There’s the pressure of being an academic running a center, which is basically a nonprofit, without any training in human resources, management, and budgeting.

There are real-world pressures as well. She’s a dance mom, and spends much of her free time getting her daughter to practices and competitions in distant states, as well as helping her aging parents. Her phone is abuzz with texts, calls, and requests. What self-care she can fit in comes in the shape of walks with her husband, Eduardo Medina, a family medicine physician and sometimes co-author, plus tennis and CrossFit. She sees a Black female therapist weekly.

One thing she’s grappling with is the particular burden of Black exceptionalism — of having to be a successful role model no matter the cost to her own well-being; it’s life on a pedestal where she feels she has to be perfect, or seem so when no one can be.

“How do you take care of yourself in a society that tells you to just keep going?” she asks. “It’s a recipe for disaster.”

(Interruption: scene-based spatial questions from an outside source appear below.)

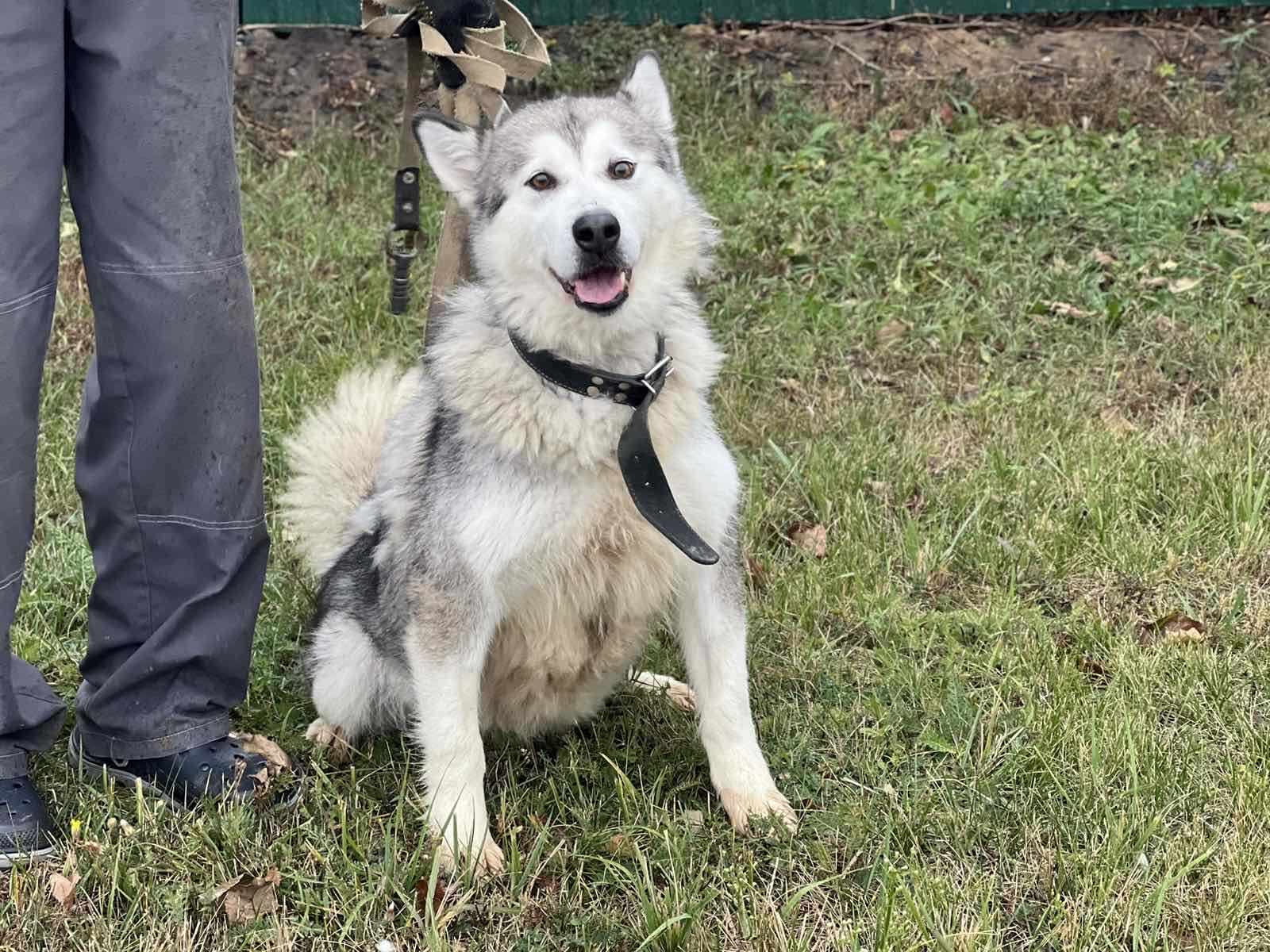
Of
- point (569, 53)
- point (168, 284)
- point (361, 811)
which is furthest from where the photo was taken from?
point (569, 53)

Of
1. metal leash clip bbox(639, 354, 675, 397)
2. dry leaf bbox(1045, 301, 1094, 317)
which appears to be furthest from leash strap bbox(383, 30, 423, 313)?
dry leaf bbox(1045, 301, 1094, 317)

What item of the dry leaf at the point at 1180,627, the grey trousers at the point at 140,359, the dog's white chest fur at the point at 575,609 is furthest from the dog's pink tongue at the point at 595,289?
the dry leaf at the point at 1180,627

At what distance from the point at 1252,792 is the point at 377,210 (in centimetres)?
461

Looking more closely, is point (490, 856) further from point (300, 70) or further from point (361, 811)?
point (300, 70)

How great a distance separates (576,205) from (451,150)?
0.40 m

She wants to encourage younger Black students, and at the same time she wants to warn them to run. “I’m watching a lot of young scholars who want to emulate me, which is uncomfortable,” she said. “I don’t wish this on folks. It’s been a heavy burden.”

Many who applauded the rise of the center and the way Hardeman ran it and created a national magnet for other scholars are now watching as she navigates the path ahead. What they are applauding now is how open she is about her struggles, both professionally and personally.

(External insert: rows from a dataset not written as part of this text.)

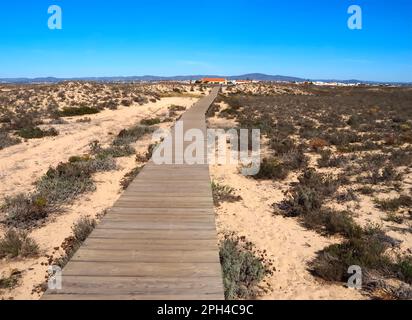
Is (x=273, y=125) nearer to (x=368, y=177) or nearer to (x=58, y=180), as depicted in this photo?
(x=368, y=177)

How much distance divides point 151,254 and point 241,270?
1840mm

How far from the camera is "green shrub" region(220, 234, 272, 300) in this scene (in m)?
5.58

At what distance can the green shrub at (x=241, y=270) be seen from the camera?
18.3 feet

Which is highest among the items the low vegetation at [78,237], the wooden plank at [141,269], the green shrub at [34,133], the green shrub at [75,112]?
the green shrub at [75,112]

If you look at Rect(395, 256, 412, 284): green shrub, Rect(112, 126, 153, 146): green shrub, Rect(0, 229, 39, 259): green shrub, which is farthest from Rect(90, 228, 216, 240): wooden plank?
Rect(112, 126, 153, 146): green shrub

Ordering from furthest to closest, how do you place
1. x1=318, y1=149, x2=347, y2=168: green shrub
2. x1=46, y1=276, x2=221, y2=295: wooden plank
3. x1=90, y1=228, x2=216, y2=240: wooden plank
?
x1=318, y1=149, x2=347, y2=168: green shrub → x1=90, y1=228, x2=216, y2=240: wooden plank → x1=46, y1=276, x2=221, y2=295: wooden plank

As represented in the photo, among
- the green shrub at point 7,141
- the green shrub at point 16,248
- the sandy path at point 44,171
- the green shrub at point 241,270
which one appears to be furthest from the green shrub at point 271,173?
the green shrub at point 7,141

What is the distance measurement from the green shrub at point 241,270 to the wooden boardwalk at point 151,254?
0.77 m

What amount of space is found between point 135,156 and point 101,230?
30.6ft

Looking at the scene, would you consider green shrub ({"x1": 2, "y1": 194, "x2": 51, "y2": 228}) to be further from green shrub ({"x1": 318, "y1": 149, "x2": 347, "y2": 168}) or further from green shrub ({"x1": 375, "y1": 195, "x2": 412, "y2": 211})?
green shrub ({"x1": 318, "y1": 149, "x2": 347, "y2": 168})

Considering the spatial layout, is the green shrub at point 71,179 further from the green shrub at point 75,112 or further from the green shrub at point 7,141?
the green shrub at point 75,112

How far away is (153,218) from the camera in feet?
20.8

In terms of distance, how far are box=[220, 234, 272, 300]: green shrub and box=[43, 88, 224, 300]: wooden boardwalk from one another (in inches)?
30.1
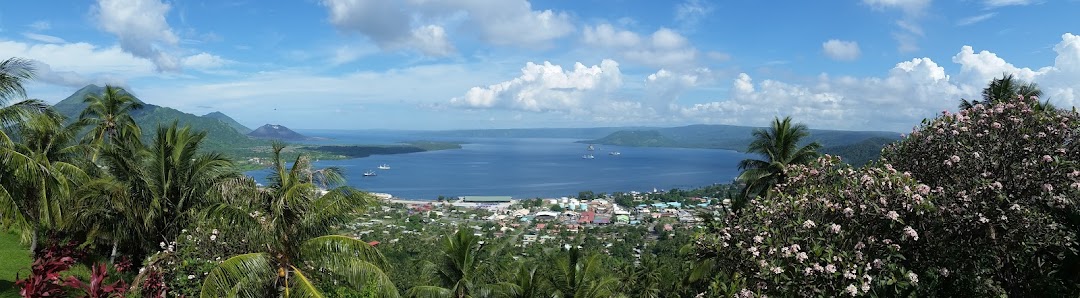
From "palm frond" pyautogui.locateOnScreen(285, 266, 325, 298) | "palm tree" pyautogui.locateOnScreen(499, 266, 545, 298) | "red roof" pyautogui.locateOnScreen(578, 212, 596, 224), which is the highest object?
"palm frond" pyautogui.locateOnScreen(285, 266, 325, 298)

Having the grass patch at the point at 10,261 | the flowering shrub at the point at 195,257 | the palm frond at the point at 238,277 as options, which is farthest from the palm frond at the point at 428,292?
the grass patch at the point at 10,261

“She’s exactly the kind of scientist we want, but not the kind of scientist that always thrives,” said Paris “AJ” Adkins-Jackson, an assistant professor of epidemiology and sociomedical sciences at the Mailman School of Public Health at Columbia University who studies the effect of structural racism on aging populations. “It’s through watching her in this struggle that I admire her most.”

Hardeman is open about the fact she doesn’t know how best to continue this work. She’s now focused on resting, healing, and strategizing to ensure the future of the center. She insists it has to survive; too many Black people are still dying.

“Being able to do this work in the community that raised me felt, and feels, very important,” Hardeman said as she walked over a bridge across a section of the Mississippi River that flows slowly and steadily alongside downtown, stopping to marvel as a bald eagle soared overhead.

Hardeman recalled pushing her daughter in a stroller here, past the hulking mills that produced Pillsbury and Gold Medal flour a century ago when Minneapolis was the flour capital of the world. Those long-abandoned mills are now being converted into artist lofts and gleaming condominiums. It’s clear, on this historic stretch of a storied river and city, and in this historic moment, that everything changes. Hardeman is counting on it.

This is part of a series of articles exploring racism in health and medicine that is funded by a grant from the Commonwealth Fund.